Faced with troop shortages in Ukraine, Russia has asked Iran to provide it with experienced combatants, said Rahmatullah Hassan, a former Afghan army colonel, now a military analyst based in Sweden.
"Iran did not send its 60,000-strong Afghan fighting force [the Fatemiyoun Division], which it has used in wars in Iraq and Syria, since the Fatemiyoun is Shia. Instead, it decided to take advantage of the tough situation of Afghan commandos who are taking refuge in Iran and started recruiting them in a joint decision with Russia and the Wagner Group," he said.
"Russian soldiers are not interested in fighting in Ukraine," he said. "They know that the war in Ukraine is aggressive and unjust. Therefore, many Russian soldiers have fled from the front to Turkey, Central Asia and other countries."
"To prevent its biggest defeat in the Ukraine war, Moscow has now turned to recruiting Afghan personnel."
'A historical shame'
"Russia's attack on Ukraine is aggression and an occupation," Hassan said. "It will be a historical shame for the Afghan personnel if they stand beside Russians. Like Russian soldiers, they will be killed in Ukraine."

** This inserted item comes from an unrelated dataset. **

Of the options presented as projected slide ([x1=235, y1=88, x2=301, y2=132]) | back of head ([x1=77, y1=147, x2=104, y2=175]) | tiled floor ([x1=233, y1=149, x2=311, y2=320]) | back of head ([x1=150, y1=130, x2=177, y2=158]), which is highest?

"As a former military [officer], I call on the security personnel not to go to war in Ukraine and not to destroy their future and their family's future since there is no way to return from this war except dead," he said.
Moscow is turning to Tehran out of desperation, said Mohammad Asif Sediqi, former deputy speaker of the Afghan senate who now lives in Spain.
"Russia is losing so badly in Ukraine that today it is receiving weapons and drones from Iran to keep its war machine going," he said.
"Putin has lost the war in Ukraine and is threatening Ukraine and other countries with a nuclear attack," Sediqi said. "Russian forces have suffered heavy casualties in Ukraine, and now Russia wants to recruit Afghan commandos to achieve its sinister goals."
"I call on the former Afghan security personnel not to be fooled by the Russians and not to spill the blood of innocent Ukrainians as Russian soldiers do," he said.
"Iran has been recruiting Afghan refugees for years to fight for [Syrian President] Bashar al-Assad, and today, in violation of international laws on refugees, it is recruiting former Afghan security personnel to protect Putin's interests," said Ahmad Khan Andar, an Afghan military analyst based in Sweden.
"We call on the United Nations and organisations defending the rights of refugees and immigrants to stop Iran from violating the rights of Afghan refugees and immigrants and to stop the [Russian] recruitment of [former] Afghan troops," he said.